**Goal:** Please update the rows below by replacing "teapot lid finial" with "teapot knob" everywhere it occurs, keeping everything else the same. Leave the pictures out of your answer.

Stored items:
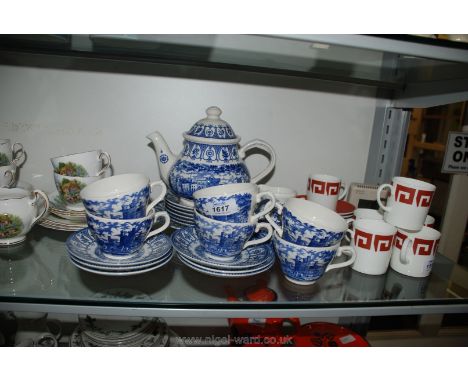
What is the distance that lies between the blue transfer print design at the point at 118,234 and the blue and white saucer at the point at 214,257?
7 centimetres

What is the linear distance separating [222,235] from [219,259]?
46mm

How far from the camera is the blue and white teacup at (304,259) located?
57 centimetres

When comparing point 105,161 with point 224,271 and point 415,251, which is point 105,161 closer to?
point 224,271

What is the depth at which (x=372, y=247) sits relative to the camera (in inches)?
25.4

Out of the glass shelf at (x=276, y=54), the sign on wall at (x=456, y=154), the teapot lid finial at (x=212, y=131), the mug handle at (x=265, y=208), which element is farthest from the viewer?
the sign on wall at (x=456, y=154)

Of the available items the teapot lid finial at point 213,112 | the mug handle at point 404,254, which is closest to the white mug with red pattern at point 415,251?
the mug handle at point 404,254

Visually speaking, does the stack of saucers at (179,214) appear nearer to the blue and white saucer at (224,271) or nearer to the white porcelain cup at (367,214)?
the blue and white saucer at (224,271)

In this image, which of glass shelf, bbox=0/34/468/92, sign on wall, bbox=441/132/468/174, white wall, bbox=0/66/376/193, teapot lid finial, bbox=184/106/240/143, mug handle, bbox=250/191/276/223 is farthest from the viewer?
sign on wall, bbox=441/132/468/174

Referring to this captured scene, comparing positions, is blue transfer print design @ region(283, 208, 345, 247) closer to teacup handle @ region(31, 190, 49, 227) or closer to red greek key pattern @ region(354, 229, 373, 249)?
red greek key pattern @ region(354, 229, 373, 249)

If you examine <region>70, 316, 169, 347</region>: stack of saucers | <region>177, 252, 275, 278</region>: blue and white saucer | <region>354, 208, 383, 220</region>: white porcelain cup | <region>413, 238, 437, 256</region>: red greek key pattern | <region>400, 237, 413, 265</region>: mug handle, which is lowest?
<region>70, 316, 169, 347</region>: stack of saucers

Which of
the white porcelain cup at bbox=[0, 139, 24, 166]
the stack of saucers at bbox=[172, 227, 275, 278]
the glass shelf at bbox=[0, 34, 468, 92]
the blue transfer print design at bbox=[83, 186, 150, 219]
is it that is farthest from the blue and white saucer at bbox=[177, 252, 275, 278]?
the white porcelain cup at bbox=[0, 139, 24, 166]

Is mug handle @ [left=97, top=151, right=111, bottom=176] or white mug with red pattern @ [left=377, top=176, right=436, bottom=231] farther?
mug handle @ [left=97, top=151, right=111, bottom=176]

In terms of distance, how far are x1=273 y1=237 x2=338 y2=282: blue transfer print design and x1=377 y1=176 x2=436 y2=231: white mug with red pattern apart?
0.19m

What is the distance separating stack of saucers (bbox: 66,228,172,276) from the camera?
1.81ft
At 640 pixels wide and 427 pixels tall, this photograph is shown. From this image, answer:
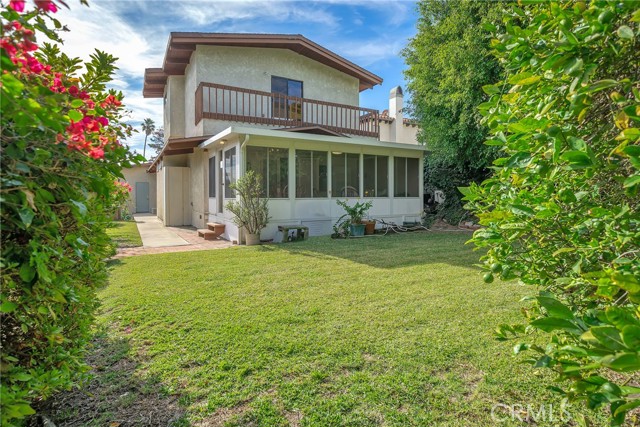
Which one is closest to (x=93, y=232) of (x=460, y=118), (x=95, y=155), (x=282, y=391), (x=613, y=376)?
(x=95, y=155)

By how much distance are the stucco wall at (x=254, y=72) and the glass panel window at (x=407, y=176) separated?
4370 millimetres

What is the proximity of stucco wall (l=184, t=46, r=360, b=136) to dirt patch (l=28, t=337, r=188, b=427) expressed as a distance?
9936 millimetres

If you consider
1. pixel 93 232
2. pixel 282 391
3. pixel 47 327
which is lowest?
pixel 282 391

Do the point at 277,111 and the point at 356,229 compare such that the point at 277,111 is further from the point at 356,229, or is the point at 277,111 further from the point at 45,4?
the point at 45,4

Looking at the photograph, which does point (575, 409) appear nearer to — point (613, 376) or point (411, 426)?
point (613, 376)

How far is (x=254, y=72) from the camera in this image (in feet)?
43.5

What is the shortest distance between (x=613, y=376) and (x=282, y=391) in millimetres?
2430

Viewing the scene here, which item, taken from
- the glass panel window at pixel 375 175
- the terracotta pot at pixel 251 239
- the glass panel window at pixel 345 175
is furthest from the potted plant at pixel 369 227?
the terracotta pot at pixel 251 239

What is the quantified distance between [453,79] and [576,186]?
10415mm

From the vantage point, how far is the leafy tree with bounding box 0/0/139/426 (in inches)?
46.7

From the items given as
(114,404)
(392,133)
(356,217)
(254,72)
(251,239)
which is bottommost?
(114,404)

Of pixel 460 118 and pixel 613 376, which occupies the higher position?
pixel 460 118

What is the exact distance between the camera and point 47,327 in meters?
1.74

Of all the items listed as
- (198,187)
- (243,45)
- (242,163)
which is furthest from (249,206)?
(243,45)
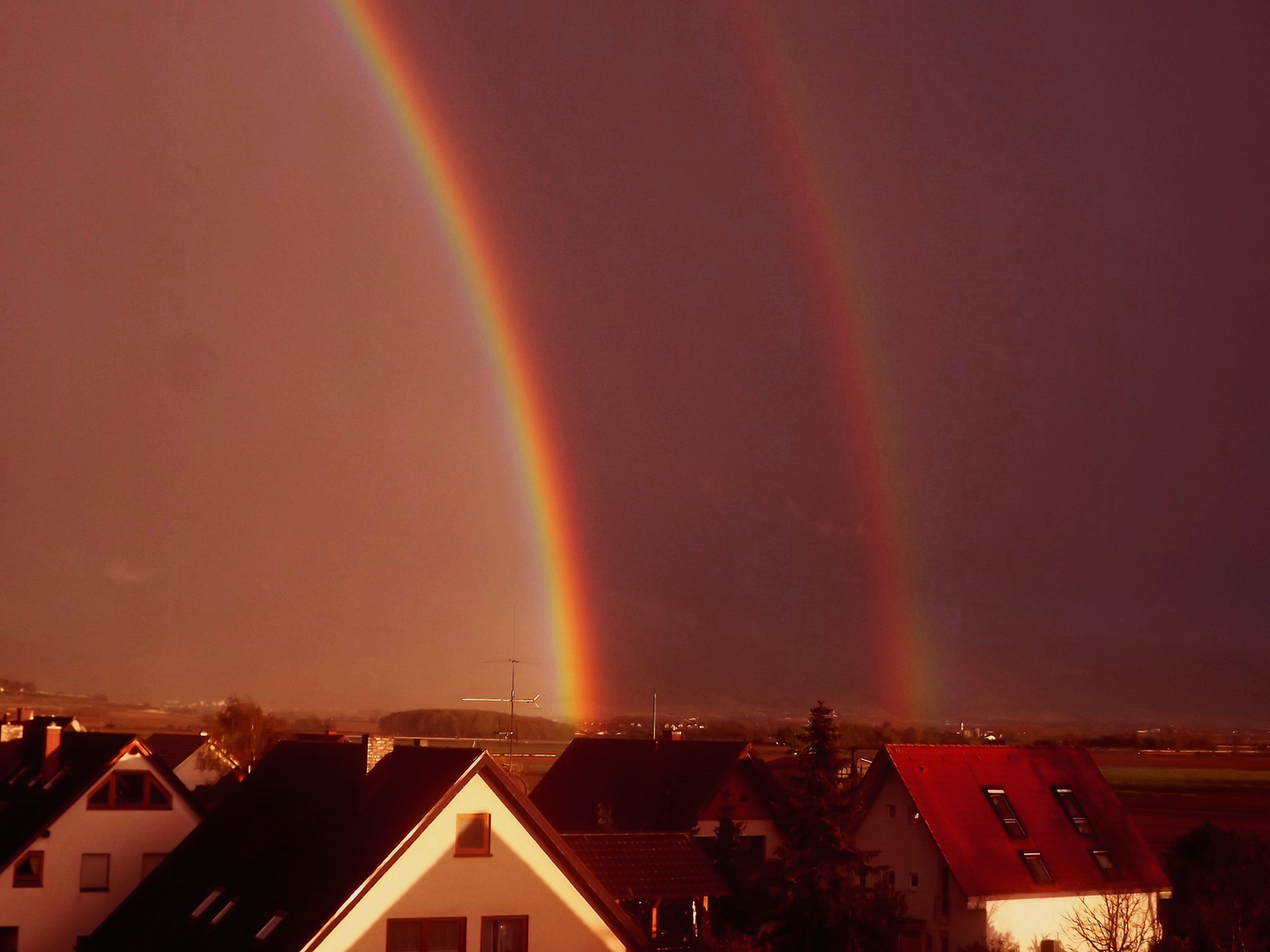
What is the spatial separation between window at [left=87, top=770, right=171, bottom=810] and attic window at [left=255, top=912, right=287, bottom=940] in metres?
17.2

**Solution to this task:**
What is the distance that lies between the blue transfer print design at the point at 118,234 and the blue and white saucer at the point at 214,257?
7 centimetres

What is the linear distance separating [222,235] from [219,259]?
46mm

How far from the camera is the blue and white teacup at (304,259) located?
57 centimetres

When comparing point 105,161 with point 224,271 and point 415,251, which is point 105,161 closer to?
point 224,271

What is the depth at which (x=372, y=247) sits relative to the camera (in inches)?
25.4

Out of the glass shelf at (x=276, y=54), the sign on wall at (x=456, y=154), the teapot knob at (x=212, y=131), the mug handle at (x=265, y=208), which element is farthest from the viewer?
the sign on wall at (x=456, y=154)

Of the available items the teapot knob at point 213,112 | the mug handle at point 404,254, which is closest to the white mug with red pattern at point 415,251?
the mug handle at point 404,254

Visually speaking, does the stack of saucers at (179,214) appear nearer to the blue and white saucer at (224,271) or nearer to the white porcelain cup at (367,214)?
the blue and white saucer at (224,271)

In this image, which of glass shelf, bbox=0/34/468/92, sign on wall, bbox=441/132/468/174, white wall, bbox=0/66/376/193, teapot knob, bbox=184/106/240/143, mug handle, bbox=250/191/276/223 is farthest from the viewer?
sign on wall, bbox=441/132/468/174

Referring to this captured scene, comparing positions, is blue transfer print design @ region(283, 208, 345, 247) closer to teacup handle @ region(31, 190, 49, 227) or closer to red greek key pattern @ region(354, 229, 373, 249)?
red greek key pattern @ region(354, 229, 373, 249)

If you examine <region>70, 316, 169, 347</region>: stack of saucers | <region>177, 252, 275, 278</region>: blue and white saucer | <region>354, 208, 383, 220</region>: white porcelain cup | <region>413, 238, 437, 256</region>: red greek key pattern | <region>400, 237, 413, 265</region>: mug handle, which is lowest?
<region>70, 316, 169, 347</region>: stack of saucers

Which of
the white porcelain cup at bbox=[0, 139, 24, 166]
the stack of saucers at bbox=[172, 227, 275, 278]
the glass shelf at bbox=[0, 34, 468, 92]
the blue transfer print design at bbox=[83, 186, 150, 219]
is it that is farthest from the blue and white saucer at bbox=[177, 252, 275, 278]?
the white porcelain cup at bbox=[0, 139, 24, 166]

Is mug handle @ [left=97, top=151, right=111, bottom=176] or white mug with red pattern @ [left=377, top=176, right=436, bottom=231] farther?
mug handle @ [left=97, top=151, right=111, bottom=176]

In terms of distance, how far are x1=273 y1=237 x2=338 y2=282: blue transfer print design and x1=377 y1=176 x2=436 y2=231: white mug with red pattern apart?
0.19m

What is the distance separating stack of saucers (bbox: 66,228,172,276) from the camera?
1.81ft
At 640 pixels wide and 427 pixels tall, this photograph is shown. From this image, answer:
Which one is closest to (x=93, y=232) of (x=460, y=118), (x=95, y=155), (x=282, y=391), (x=613, y=376)?
(x=95, y=155)

By how much distance are the stucco wall at (x=254, y=72) and the glass panel window at (x=407, y=176) separated?
4370 millimetres

What is the proximity of stucco wall (l=184, t=46, r=360, b=136) to dirt patch (l=28, t=337, r=188, b=427) expressed as a distance?
9936 millimetres

If you consider
1. pixel 93 232
2. pixel 282 391
3. pixel 47 327
which is lowest?
pixel 282 391

Do the point at 277,111 and the point at 356,229 compare such that the point at 277,111 is further from the point at 356,229, or is the point at 277,111 further from the point at 45,4?
the point at 45,4

Looking at the photograph, which does point (575, 409) appear nearer to — point (613, 376) or point (411, 426)?
point (613, 376)

How far is (x=254, y=72) from the camera in this image (in feet)?
43.5

What is the shortest distance between (x=613, y=376) and (x=282, y=391) in millimetres?
2430

Viewing the scene here, which item, taken from
- the glass panel window at pixel 375 175
- the terracotta pot at pixel 251 239
- the glass panel window at pixel 345 175
is furthest from the potted plant at pixel 369 227?
the terracotta pot at pixel 251 239

What is the quantified distance between [453,79] and [576,186]?
10415mm

From the vantage point, how far is the leafy tree with bounding box 0/0/139/426 (in inches)?
46.7

From the items given as
(114,404)
(392,133)
(356,217)
(254,72)
(251,239)
which is bottommost?
(114,404)

Of pixel 460 118 and pixel 613 376, which occupies the higher position?
pixel 460 118

What is the exact distance between the camera and point 47,327 in meters?
1.74

Of all the items listed as
- (198,187)
- (243,45)
- (242,163)
which is furthest from (249,206)?
(243,45)
What is the spatial separation between window at [left=87, top=770, right=171, bottom=810] and attic window at [left=255, top=912, right=287, bottom=940] in metres?
17.2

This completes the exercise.